#### Information supplied
--- START ---

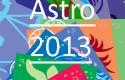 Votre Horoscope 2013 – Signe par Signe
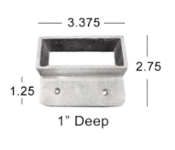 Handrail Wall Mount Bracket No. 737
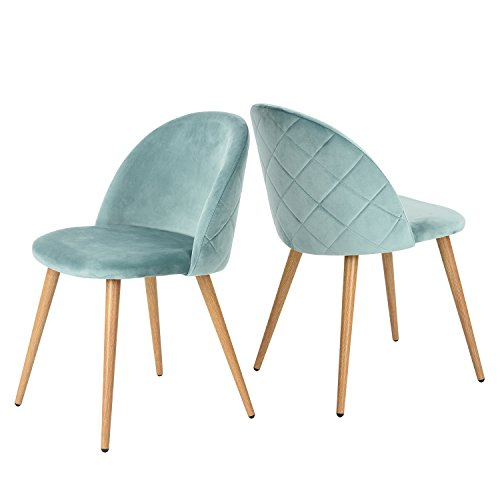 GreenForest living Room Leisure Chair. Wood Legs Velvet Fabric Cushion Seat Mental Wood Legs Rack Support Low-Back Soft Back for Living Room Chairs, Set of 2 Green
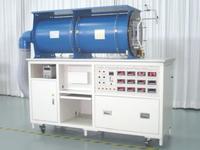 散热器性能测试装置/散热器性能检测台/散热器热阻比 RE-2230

--- END ---
--- START ---

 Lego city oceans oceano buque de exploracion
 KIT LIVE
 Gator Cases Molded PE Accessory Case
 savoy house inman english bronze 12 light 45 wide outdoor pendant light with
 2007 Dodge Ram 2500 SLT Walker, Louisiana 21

--- END ---

#### Problem description
Give back exactly the lines above from the one with "Votre Horoscope 2013 – Signe par Signe" through the one with "散热器性能测试装置/散热器性能检测台/散热器热阻比 RE-2230", both included. Pictures don't belong in the copy.

#### Finished task
 Votre Horoscope 2013 – Signe par Signe
 Handrail Wall Mount Bracket No. 737
 GreenForest living Room Leisure Chair. Wood Legs Velvet Fabric Cushion Seat Mental Wood Legs Rack Support Low-Back Soft Back for Living Room Chairs, Set of 2 Green
 散热器性能测试装置/散热器性能检测台/散热器热阻比 RE-2230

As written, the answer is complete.